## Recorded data
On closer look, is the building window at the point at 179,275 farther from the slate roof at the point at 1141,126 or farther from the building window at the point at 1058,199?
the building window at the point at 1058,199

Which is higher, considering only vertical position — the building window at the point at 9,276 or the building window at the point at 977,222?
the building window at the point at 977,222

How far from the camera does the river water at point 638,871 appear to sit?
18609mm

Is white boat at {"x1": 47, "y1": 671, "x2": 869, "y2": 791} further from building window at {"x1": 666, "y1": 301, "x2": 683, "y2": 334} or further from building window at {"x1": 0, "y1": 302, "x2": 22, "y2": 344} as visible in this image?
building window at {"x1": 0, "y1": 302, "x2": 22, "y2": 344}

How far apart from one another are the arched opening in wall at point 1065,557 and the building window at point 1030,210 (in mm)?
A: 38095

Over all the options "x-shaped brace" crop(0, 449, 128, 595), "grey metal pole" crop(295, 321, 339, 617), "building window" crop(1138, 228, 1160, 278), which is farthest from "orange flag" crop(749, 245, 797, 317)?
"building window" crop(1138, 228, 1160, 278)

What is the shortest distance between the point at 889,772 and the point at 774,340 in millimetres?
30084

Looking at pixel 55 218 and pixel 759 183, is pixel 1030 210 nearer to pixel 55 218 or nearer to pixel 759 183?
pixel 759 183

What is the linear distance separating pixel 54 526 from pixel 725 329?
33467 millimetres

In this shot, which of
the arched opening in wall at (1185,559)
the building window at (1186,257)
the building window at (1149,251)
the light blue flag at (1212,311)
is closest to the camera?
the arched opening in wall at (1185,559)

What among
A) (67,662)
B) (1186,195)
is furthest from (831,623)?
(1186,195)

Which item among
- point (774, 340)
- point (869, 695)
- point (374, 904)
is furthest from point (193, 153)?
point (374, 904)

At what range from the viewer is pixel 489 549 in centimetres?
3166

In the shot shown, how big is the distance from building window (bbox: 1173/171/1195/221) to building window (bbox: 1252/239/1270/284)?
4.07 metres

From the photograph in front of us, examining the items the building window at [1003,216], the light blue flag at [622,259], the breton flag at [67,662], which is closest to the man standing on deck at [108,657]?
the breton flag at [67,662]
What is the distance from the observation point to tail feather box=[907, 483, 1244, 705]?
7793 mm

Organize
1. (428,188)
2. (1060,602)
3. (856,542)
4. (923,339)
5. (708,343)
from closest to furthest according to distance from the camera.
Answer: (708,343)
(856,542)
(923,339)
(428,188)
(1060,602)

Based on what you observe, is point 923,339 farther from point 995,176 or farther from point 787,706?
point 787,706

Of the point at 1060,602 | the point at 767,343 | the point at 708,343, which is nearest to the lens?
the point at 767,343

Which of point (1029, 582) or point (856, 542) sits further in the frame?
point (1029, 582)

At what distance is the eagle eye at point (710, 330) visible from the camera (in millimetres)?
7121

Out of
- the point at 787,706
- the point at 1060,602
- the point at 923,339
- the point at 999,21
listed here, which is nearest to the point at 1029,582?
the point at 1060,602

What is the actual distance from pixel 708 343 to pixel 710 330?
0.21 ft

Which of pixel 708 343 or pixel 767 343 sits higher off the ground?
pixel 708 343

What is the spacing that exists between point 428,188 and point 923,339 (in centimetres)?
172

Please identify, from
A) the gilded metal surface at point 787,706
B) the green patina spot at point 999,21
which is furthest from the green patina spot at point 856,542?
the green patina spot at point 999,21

## Challenge
Can you turn the lines above into a JSON list of strings, with one string for each line and the blank lines left out?

## Exercise response
[
  "On closer look, is the building window at the point at 179,275 farther from the slate roof at the point at 1141,126 or farther from the building window at the point at 1058,199?",
  "the building window at the point at 1058,199",
  "Which is higher, considering only vertical position — the building window at the point at 9,276 or the building window at the point at 977,222?",
  "the building window at the point at 977,222",
  "How far from the camera does the river water at point 638,871 appear to sit?",
  "18609mm",
  "Is white boat at {\"x1\": 47, \"y1\": 671, \"x2\": 869, \"y2\": 791} further from building window at {\"x1\": 666, \"y1\": 301, \"x2\": 683, \"y2\": 334} or further from building window at {\"x1\": 0, \"y1\": 302, \"x2\": 22, \"y2\": 344} as visible in this image?",
  "building window at {\"x1\": 0, \"y1\": 302, \"x2\": 22, \"y2\": 344}",
  "How far apart from one another are the arched opening in wall at point 1065,557 and the building window at point 1030,210 (in mm)?",
  "A: 38095",
  "Over all the options \"x-shaped brace\" crop(0, 449, 128, 595), \"grey metal pole\" crop(295, 321, 339, 617), \"building window\" crop(1138, 228, 1160, 278), which is farthest from \"orange flag\" crop(749, 245, 797, 317)?",
  "\"building window\" crop(1138, 228, 1160, 278)",
  "What is the shortest distance between the point at 889,772 and the point at 774,340 in millimetres?",
  "30084",
  "Looking at pixel 55 218 and pixel 759 183, is pixel 1030 210 nearer to pixel 55 218 or nearer to pixel 759 183?",
  "pixel 759 183",
  "What is the linear distance separating pixel 54 526 from pixel 725 329?",
  "33467 millimetres",
  "In this shot, which of",
  "the arched opening in wall at (1185,559)",
  "the building window at (1186,257)",
  "the building window at (1149,251)",
  "the light blue flag at (1212,311)",
  "is closest to the camera?",
  "the arched opening in wall at (1185,559)",
  "What among",
  "A) (67,662)",
  "B) (1186,195)",
  "is furthest from (831,623)?",
  "(1186,195)",
  "Which item among",
  "- point (774, 340)",
  "- point (869, 695)",
  "- point (374, 904)",
  "is furthest from point (193, 153)?",
  "point (374, 904)",
  "At what range from the viewer is pixel 489 549 in centimetres?",
  "3166",
  "In the shot shown, how big is the distance from building window (bbox: 1173/171/1195/221) to building window (bbox: 1252/239/1270/284)?",
  "4.07 metres",
  "From the photograph in front of us, examining the items the building window at [1003,216], the light blue flag at [622,259], the breton flag at [67,662], which is closest to the man standing on deck at [108,657]?",
  "the breton flag at [67,662]",
  "What is the distance from the observation point to tail feather box=[907, 483, 1244, 705]?",
  "7793 mm",
  "Organize",
  "1. (428,188)",
  "2. (1060,602)",
  "3. (856,542)",
  "4. (923,339)",
  "5. (708,343)",
  "from closest to furthest according to distance from the camera.",
  "Answer: (708,343)",
  "(856,542)",
  "(923,339)",
  "(428,188)",
  "(1060,602)",
  "Based on what you observe, is point 923,339 farther from point 995,176 or farther from point 787,706?",
  "point 787,706",
  "Of the point at 1060,602 | the point at 767,343 | the point at 708,343, which is nearest to the lens?",
  "the point at 767,343",
  "Which of point (1029, 582) or point (856, 542) sits further in the frame?",
  "point (1029, 582)",
  "At what distance is the eagle eye at point (710, 330) visible from the camera (in millimetres)?",
  "7121",
  "Out of",
  "- the point at 787,706",
  "- the point at 1060,602",
  "- the point at 923,339",
  "- the point at 999,21",
  "listed here, which is nearest to the point at 1029,582?",
  "the point at 1060,602",
  "What is the actual distance from pixel 708 343 to pixel 710 330?",
  "0.21 ft",
  "Which of pixel 708 343 or pixel 767 343 sits higher off the ground?",
  "pixel 708 343",
  "What is the spacing that exists between point 428,188 and point 923,339 (in centimetres)?",
  "172",
  "Please identify, from",
  "A) the gilded metal surface at point 787,706",
  "B) the green patina spot at point 999,21",
  "which is furthest from the green patina spot at point 856,542?",
  "the green patina spot at point 999,21"
]